4. La manifestation de la liberté de conscience ne doit pas entraver les aptitudes
nécessaires à la mission :
◗ Il s’agit de vérifier si la manifestation de liberté de conscience entraîne une altération
des aptitudes nécessaires à son travail, en utilisant une grille de lecture comparable
à celle pouvant être utilisée pour d’autres situations qui empêcheraient, de manière
provisoire ou définitive, le salarié d’effectuer son travail(alcool, accident du travail, etc.).
◗ « Si l’employeur est tenu de respecter les convictions religieuses de son
salarié, celles-ci, sauf clause expresse, n’entrent pas dans le cadre du
contrat de travail, et l’employeur ne commet aucune faute en demandant
au salarié d’exécuter la tâche pour laquelle il a été embauché dès
l’instant que celle-ci n’est pas contraire à l’ordre public. »28
Cas concrets :
Un salarié travaillant dans le rayon boucherie d’un magasin d’alimentation refuse d’être en
contact avec la viande de porc29 ; une cuisinière ne veut pas goûter aux plats de viande non
égorgée et refuse de toucher les bouteilles de vin en se prévalant de ses convictions
religieuses 30 ; un manager refuse d’être sous l’autorité d’une femme dans le cadre de son
travail au nom de ses convictions religieuses, etc.
5. La manifestation de la liberté de conscience ne doit pas entraver l’organisation
nécessaire à la mission :
◗ Il s'agit d'évaluer si la manifestation de liberté de conscience entraîne un problème
organisationnel au sein de l'équipe31 ou pour la réalisation de la mission32
.
◗ Concernant les demandes d’absences liées aux fêtes religieuses, le refus de l’employeur
est possible s’il est justifié par les impératifs liés à la bonne marche de l’entreprise.

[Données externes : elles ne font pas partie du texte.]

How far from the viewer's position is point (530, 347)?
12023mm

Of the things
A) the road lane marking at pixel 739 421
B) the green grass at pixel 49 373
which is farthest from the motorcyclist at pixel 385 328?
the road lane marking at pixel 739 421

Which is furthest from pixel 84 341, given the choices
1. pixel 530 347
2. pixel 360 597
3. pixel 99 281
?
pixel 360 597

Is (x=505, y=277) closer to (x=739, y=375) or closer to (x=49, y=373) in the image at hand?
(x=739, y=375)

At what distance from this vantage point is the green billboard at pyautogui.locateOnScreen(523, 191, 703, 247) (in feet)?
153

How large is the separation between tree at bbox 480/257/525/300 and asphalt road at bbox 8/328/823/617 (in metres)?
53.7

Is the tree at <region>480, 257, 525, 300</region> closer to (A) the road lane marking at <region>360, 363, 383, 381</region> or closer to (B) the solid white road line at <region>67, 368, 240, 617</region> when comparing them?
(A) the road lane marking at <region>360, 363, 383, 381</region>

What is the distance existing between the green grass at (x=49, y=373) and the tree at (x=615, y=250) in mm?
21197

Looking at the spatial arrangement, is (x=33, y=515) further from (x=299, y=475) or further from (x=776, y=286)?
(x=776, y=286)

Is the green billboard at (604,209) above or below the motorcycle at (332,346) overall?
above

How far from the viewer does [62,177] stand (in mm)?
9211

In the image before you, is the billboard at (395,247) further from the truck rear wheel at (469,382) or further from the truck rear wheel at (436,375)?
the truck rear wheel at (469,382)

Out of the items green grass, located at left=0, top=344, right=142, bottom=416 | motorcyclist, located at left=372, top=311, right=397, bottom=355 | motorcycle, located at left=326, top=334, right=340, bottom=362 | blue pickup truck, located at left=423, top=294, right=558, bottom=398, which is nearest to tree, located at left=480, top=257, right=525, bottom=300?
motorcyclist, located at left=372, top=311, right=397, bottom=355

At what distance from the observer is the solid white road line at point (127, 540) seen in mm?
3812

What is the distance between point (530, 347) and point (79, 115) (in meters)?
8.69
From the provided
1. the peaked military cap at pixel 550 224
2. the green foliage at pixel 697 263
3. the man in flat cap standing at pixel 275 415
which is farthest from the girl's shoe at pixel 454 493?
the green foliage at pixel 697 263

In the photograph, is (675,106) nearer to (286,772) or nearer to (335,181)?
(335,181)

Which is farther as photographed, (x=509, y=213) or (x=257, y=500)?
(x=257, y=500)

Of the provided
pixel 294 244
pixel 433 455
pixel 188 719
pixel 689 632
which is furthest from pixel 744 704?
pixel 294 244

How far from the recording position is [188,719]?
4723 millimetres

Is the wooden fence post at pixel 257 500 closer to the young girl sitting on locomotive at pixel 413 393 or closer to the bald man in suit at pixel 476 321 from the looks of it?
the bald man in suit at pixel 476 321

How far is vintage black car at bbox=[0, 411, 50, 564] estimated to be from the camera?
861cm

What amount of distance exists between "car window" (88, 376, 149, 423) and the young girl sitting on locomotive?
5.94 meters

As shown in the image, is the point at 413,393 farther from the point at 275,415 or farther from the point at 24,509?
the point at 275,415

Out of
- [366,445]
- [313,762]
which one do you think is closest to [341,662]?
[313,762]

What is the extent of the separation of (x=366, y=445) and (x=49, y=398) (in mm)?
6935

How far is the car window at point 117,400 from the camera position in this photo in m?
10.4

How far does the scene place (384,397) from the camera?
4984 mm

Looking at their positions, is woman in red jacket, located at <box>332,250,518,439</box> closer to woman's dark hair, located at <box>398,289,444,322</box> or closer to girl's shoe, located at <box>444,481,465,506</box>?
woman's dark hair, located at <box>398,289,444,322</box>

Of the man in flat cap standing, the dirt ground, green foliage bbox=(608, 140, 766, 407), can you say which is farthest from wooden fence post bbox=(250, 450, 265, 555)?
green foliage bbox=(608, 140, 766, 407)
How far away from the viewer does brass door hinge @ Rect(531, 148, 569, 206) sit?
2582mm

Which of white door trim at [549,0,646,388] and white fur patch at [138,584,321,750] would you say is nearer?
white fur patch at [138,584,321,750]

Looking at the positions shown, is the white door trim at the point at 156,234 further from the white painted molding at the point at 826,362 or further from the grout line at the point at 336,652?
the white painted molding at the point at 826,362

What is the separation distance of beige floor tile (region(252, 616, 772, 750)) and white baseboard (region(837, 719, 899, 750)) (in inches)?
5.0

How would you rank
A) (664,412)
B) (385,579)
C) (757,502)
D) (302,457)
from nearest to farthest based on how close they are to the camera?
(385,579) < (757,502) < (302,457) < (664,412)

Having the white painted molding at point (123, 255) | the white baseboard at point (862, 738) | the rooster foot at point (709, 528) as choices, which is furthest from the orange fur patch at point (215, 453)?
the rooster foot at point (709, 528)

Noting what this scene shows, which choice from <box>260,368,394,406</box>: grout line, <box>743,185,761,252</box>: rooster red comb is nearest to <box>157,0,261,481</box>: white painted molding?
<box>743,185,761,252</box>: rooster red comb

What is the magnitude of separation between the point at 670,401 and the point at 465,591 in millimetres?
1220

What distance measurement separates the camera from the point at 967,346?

◗ L’acceptation ou non d’aménagements d’horaires pendant les périodes de jeûne sera
motivée de la même façon.
◗ La HALDE a rappelé que les autorisations peuvent être refusées par l’employeur si
cette décision est justifiée par la nécessité avérée de la présence du salarié concerné
à cette date34
.
Cas concrets :
◗ Un salarié demande une autorisation d’absence pour une fête religieuse au dernier moment
et cela perturberait l’organisation du service35 ; un coordinateur refuse d’assister (même
sans manger) à des déjeuners professionnels pendant la période de son jeûne ; 60% du
service demande le même jour une autorisation d’absence pour fête religieuse, etc.
6. La manifestation de la liberté de conscience ne doit pas entraver les
impératifs commerciaux liés à l’intérêt de l’entreprise :
◗ De manière générale, « l’entreprise ne peut être érigée en lieu neutre en l’absence
d’une disposition législative venant restreindre la liberté de conviction, qui
comprend celle de manifester sa religion »36 .
◗ Aussi, un employeur ne peut invoquer le fait que l’entreprise souhaite
privilégier une image de neutralité pour demander ou imposer au salarié
d’adopter une tenue neutre.
◗ Cela ne signifie pas que l’employeur ne puisse pas refuser un signe
religieux : « les impératifs commerciaux, dans le cadre d’une relation
avec la clientèle, liés à l’intérêt de l’entreprise, peuvent justifier une
restriction apportée au port d’un signe religieux. »37
◗ Mais le simple fait d’être au contact de la clientèle n’est pas en soi une
justification légitime pour restreindre la liberté de religion du salarié.
Ainsi, par exemple, « l’interdiction du port du foulard doit être fondée
sur des justifications précises tenant à la nature de l’activité
exercée. » 38
◗ Ce critère suppose une évaluation minutieuse, au cas par cas, selon les
situations.
Les restrictions que peut apporter l'entreprise privée à la liberté de conscience sont quand même super larges. Dès lors par ex que le salarié ne peut faire de prosélytisme, je ne vois pas quel peut être le préjudice pour ses collègues. Non? Tu penses à quoi comme problèmes?